Déplacer un pommier sauvage n’est pas facile et il n’y a aucune garantie de succès. Cependant, la transplantation de pommiers sauvages est tout à fait possible, surtout si l’arbre est encore relativement jeune et petit. Si l’arbre est plus mature, il peut être préférable de recommencer avec un nouvel arbre. Si vous êtes déterminé à essayer, lisez la suite pour obtenir des conseils sur la transplantation de pommiers sauvages.
Quand transplanter les pommiers sauvages
Le meilleur moment pour déplacer un pommier sauvage est lorsqu’il est encore en dormance, à la fin de l’hiver ou au tout début du printemps. Veillez à transplanter l’arbre avant le débourrement.
Avant de transplanter les pommiers sauvages
Demandez de l’aide à un ami ; il est beaucoup plus facile de déplacer un pommier sauvage à deux. Taillez bien l’arbre, en coupant les branches jusqu’aux nœuds ou aux nouveaux points de croissance. Enlevez le bois mort, les pousses faibles et les branches qui se croisent ou frottent contre d’autres branches. Placez un morceau de ruban adhésif sur le côté nord du pommier sauvage. Ainsi, vous pouvez vous assurer que l’arbre sera orienté dans la même direction une fois planté dans son nouvel emplacement. Préparez le sol dans le nouvel emplacement en le labourant bien à une profondeur d’au moins 61 cm. Assurez-vous que l’arbre sera en plein soleil et qu’il bénéficiera d’une bonne circulation d’air et d’un espace suffisant pour sa croissance.

### Matériel fourni
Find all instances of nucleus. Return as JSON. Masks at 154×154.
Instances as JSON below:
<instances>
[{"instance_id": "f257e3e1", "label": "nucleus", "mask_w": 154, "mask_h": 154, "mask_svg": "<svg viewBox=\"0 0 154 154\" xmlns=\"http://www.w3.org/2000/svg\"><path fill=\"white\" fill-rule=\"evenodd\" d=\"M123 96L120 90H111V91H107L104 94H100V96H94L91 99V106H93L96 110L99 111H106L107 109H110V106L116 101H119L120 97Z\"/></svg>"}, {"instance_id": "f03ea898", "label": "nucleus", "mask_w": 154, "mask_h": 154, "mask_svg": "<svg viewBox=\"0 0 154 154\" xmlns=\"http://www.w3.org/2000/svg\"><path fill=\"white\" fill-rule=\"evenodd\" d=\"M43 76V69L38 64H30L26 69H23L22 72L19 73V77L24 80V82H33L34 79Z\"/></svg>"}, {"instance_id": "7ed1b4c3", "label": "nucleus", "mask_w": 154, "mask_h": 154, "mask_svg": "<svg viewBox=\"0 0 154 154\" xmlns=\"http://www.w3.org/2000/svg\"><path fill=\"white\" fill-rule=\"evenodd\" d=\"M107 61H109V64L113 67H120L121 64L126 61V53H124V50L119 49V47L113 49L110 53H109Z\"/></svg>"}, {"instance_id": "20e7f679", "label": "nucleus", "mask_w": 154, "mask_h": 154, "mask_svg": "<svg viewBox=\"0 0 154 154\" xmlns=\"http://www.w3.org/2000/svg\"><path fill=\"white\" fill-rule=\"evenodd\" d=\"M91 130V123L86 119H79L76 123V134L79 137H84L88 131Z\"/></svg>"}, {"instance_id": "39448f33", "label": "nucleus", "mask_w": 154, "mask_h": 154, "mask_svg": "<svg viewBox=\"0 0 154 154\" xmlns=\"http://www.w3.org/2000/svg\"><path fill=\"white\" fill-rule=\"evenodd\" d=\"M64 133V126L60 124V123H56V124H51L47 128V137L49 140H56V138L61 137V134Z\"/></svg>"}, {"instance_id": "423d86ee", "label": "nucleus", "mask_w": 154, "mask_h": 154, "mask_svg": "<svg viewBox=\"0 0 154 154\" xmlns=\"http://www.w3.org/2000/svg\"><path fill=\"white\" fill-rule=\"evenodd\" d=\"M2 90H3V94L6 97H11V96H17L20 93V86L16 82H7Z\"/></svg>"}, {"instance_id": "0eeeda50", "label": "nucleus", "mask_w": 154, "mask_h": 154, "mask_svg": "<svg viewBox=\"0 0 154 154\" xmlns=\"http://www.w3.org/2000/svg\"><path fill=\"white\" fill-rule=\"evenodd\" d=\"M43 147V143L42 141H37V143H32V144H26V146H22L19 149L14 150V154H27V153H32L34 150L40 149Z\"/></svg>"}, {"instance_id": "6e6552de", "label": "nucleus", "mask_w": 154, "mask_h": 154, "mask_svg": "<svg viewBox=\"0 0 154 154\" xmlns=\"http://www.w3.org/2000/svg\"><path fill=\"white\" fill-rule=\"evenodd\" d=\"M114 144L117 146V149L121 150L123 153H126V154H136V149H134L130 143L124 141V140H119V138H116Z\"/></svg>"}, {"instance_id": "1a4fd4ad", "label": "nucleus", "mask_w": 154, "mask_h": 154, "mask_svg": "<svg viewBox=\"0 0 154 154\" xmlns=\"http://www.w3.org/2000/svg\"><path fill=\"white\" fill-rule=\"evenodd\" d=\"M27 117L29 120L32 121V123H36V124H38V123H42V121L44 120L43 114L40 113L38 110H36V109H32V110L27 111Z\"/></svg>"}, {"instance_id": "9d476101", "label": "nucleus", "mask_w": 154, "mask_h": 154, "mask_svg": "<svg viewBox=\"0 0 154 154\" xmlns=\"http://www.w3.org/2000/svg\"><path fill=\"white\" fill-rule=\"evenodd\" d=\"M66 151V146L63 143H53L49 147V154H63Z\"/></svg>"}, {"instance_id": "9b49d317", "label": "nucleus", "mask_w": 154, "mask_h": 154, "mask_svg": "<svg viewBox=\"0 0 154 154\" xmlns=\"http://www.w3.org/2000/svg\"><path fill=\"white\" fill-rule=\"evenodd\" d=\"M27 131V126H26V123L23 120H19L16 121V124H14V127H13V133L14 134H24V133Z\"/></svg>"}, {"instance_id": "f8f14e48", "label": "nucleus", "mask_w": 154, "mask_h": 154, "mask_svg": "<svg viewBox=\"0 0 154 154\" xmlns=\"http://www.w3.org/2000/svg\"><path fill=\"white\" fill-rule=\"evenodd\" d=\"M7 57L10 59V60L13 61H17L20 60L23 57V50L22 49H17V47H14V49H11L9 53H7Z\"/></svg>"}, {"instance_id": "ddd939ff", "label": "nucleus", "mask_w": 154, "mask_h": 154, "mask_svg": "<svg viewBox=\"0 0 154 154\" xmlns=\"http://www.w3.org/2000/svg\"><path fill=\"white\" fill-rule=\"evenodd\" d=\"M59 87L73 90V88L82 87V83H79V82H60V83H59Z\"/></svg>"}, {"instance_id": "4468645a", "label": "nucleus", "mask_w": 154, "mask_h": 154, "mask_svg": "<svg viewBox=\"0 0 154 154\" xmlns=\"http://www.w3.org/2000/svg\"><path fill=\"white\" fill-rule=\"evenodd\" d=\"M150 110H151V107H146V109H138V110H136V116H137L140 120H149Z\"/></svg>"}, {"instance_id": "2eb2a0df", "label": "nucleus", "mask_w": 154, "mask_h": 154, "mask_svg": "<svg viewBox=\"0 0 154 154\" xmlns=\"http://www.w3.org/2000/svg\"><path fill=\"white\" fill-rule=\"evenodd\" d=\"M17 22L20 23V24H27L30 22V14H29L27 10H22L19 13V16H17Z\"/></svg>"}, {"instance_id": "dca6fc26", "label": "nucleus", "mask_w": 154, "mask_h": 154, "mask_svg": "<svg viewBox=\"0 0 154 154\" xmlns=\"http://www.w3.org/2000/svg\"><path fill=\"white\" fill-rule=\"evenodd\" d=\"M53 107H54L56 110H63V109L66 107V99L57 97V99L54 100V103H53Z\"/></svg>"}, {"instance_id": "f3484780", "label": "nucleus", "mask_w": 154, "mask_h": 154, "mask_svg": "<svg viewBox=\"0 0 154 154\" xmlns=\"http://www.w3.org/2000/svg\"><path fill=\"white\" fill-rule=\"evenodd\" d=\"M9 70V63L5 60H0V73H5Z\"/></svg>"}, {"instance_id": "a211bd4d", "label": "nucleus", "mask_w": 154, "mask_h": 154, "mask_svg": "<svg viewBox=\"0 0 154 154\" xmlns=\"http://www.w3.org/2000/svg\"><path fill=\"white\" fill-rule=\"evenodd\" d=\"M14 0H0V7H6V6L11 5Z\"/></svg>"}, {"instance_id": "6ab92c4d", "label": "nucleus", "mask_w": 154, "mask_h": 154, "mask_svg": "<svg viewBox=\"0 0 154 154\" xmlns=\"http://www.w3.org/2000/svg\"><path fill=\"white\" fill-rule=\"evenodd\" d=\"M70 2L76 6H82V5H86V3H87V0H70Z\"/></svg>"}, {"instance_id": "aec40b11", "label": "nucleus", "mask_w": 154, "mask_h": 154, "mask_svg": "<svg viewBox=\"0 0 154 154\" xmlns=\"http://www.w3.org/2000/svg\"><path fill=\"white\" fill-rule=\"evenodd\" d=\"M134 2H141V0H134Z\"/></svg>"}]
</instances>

### Tâche à réaliser
Pouvez-vous restituer mot pour mot le passage du texte sur la transplantation des pommiers sauvages compris entre « Déplacer un pommier sauvage n’est » et « avant le débourrement. », ces deux extrémités incluses ? Appuyez-vous uniquement sur le texte, sans tenir compte du matériel fourni.

### Réponse attendue
Déplacer un pommier sauvage n’est pas facile et il n’y a aucune garantie de succès. Cependant, la transplantation de pommiers sauvages est tout à fait possible, surtout si l’arbre est encore relativement jeune et petit. Si l’arbre est plus mature, il peut être préférable de recommencer avec un nouvel arbre. Si vous êtes déterminé à essayer, lisez la suite pour obtenir des conseils sur la transplantation de pommiers sauvages.
Quand transplanter les pommiers sauvages
Le meilleur moment pour déplacer un pommier sauvage est lorsqu’il est encore en dormance, à la fin de l’hiver ou au tout début du printemps. Veillez à transplanter l’arbre avant le débourrement.